Job Responsibilities:
- Design and implement scalable data architectures using Databricks at an enterprise-scale.
- Design and implement Databricks integration and interoperability with other cloud providers such as AWS, Azure, GCP, Snowflake, Immuta, and OpenAI.
- Collaborate with data scientists, analysts and business stakeholders to understand requirements and deliver solutions.
- Develop and maintain data architecture standards, including data product interfaces, data contracts, and governance frameworks.
- Implement data governance and security measures to ensure data quality and compliance with industry and regulatory standards.
- Monitor and optimize the performance and scalability of data products and infrastructure.
- Provide training and support to domain teams on data mesh principles and cloud data technologies.
- Stay up-to-date with industry trends and emerging technologies in data mesh and cloud computing
Required qualifications, capabilities, and skills:
- Formal training or certification on software engineering concepts and 5+ years applied experience . In addition, 2 + years of experience leading technologists to manage and solve complex technical items within your domain of expertise
- 15+ years applied experience in Data Engineering space using enterprise tools, home grown frameworks and 3-5+ years of specialty in Databricks implementation from start to end.
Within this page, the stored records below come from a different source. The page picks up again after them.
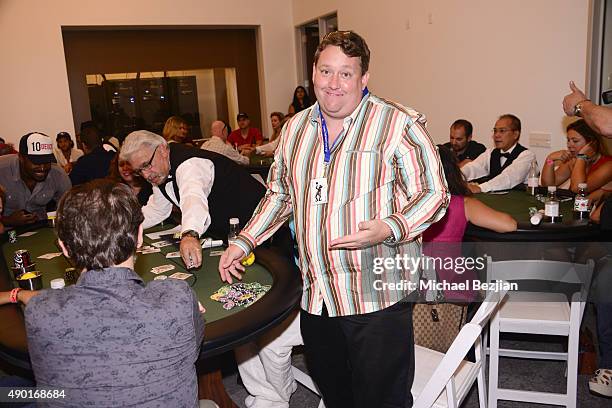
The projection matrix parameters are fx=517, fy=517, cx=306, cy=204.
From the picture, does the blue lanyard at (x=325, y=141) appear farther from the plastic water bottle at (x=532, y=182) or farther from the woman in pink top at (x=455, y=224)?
the plastic water bottle at (x=532, y=182)

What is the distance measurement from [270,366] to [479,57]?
4352mm

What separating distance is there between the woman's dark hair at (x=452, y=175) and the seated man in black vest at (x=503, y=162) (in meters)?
1.39

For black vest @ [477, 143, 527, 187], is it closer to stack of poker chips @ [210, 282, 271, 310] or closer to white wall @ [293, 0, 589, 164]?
white wall @ [293, 0, 589, 164]

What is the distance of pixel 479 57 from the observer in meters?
5.57

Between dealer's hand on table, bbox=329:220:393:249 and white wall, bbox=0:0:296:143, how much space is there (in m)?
8.13

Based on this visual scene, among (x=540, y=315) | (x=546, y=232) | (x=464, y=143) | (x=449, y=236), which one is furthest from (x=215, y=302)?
(x=464, y=143)

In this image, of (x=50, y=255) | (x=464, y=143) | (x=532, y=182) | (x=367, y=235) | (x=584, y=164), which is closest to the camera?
(x=367, y=235)

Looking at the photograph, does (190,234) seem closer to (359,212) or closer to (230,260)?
(230,260)

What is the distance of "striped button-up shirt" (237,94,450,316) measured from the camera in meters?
1.65

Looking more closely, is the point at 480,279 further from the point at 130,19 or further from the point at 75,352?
the point at 130,19

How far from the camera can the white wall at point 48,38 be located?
26.4 feet

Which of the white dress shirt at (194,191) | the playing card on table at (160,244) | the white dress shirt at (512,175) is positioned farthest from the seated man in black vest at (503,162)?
the playing card on table at (160,244)

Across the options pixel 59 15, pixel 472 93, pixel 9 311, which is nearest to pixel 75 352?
pixel 9 311

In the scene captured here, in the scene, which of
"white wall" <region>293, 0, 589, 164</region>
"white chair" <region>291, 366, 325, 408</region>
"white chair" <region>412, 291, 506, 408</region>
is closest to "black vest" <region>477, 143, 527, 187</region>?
"white wall" <region>293, 0, 589, 164</region>
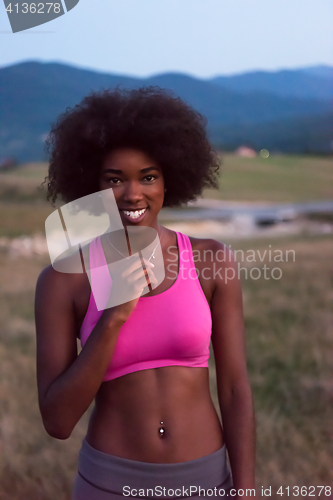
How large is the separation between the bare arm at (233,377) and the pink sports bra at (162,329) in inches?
2.6

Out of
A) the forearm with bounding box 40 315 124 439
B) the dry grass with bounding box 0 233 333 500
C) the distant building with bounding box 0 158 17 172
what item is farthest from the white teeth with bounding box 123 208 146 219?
the distant building with bounding box 0 158 17 172

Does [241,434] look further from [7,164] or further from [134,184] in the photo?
[7,164]

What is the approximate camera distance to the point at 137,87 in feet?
5.77

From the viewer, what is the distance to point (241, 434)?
4.96ft

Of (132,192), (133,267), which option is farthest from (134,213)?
(133,267)

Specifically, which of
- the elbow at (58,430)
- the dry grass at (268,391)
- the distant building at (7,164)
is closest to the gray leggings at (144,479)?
the elbow at (58,430)

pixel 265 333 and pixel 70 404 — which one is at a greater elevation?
pixel 70 404

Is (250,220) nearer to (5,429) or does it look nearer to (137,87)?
(5,429)

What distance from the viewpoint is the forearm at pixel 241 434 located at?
151 cm

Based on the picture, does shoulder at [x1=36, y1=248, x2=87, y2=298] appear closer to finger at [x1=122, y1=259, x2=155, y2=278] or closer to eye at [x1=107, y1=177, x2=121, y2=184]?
finger at [x1=122, y1=259, x2=155, y2=278]

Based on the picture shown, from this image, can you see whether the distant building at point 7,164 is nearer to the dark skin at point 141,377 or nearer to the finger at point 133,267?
the dark skin at point 141,377

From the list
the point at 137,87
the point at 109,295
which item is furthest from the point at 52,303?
the point at 137,87

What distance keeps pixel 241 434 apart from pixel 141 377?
1.27 ft

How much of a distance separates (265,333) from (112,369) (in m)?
4.38
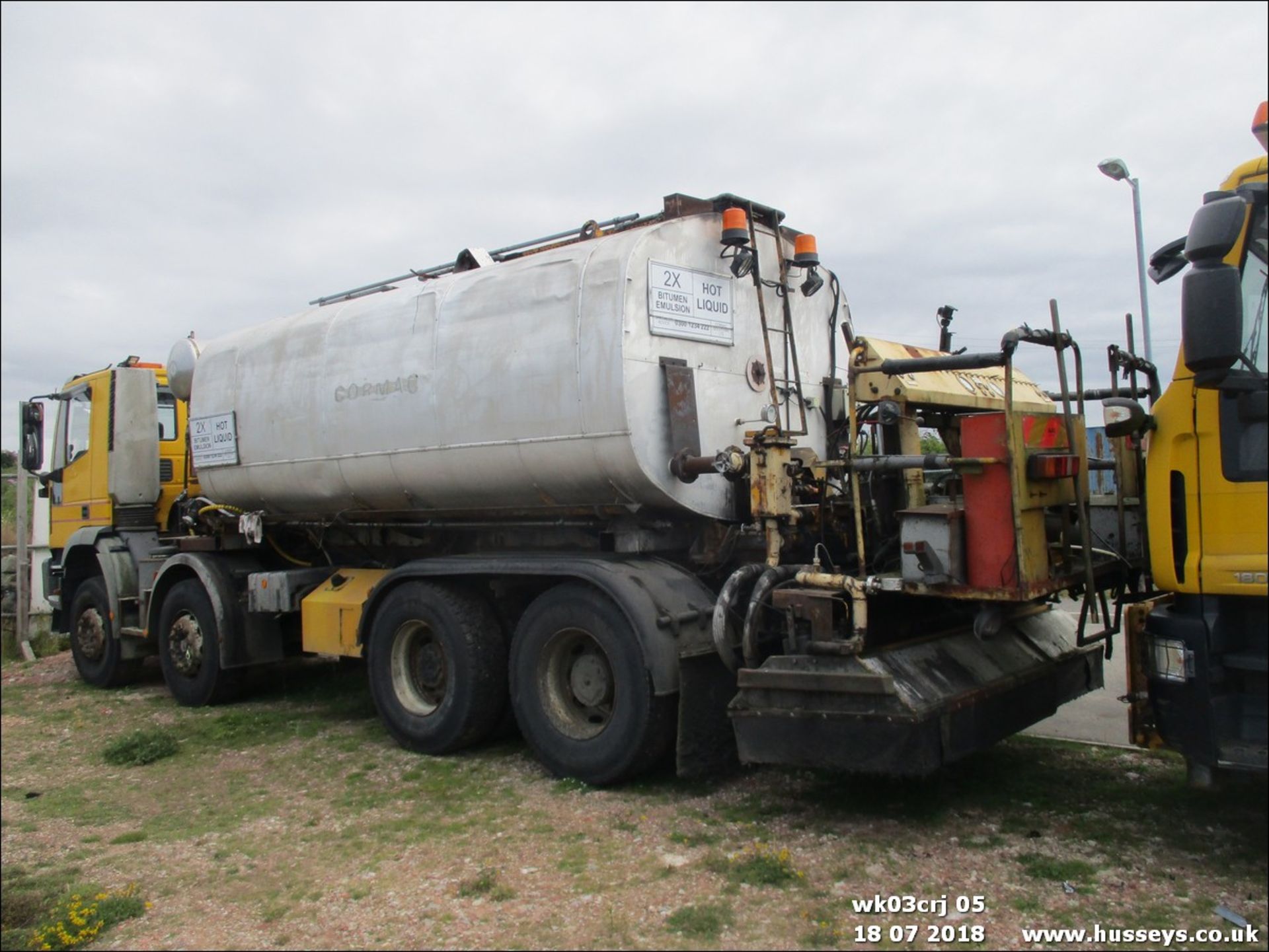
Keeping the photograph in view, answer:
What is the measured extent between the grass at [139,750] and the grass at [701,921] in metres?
4.46

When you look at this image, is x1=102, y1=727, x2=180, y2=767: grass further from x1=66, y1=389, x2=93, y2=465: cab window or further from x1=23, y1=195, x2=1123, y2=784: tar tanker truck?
x1=66, y1=389, x2=93, y2=465: cab window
- Experience with multiple cloud platforms such as AWS, Azure, Google Cloud, Databricks, and Snowflake.
- Experience as a Databricks solution architect or AD lead or similar role in an enterprise environment.
- Hands-on practical experience delivering system design, application development, testing, and operational stability
- Influencer with a proven record of successfully driving change and transforming across organizational boundaries
- Strong leadership skills, with the ability to present and effectively communicate to Senior Leaders and Executives.
- Experience with data governance, security, and industry and regulatory compliance best practices.
- Deep understanding of Apache Spark, Delta Lake, DLT and other big data technologies
- Certification in Databricks data engineer associate/professional
Preferred qualifications, capabilities, and skills:
- Experience in Snowflake is preferred
- Experience with Kinesis, Flink is preferred
- Experience with AI/ML is preferred.
- Experience of working in a development teams, using agile techniques and Object Oriented development and scripting languages, is preferred.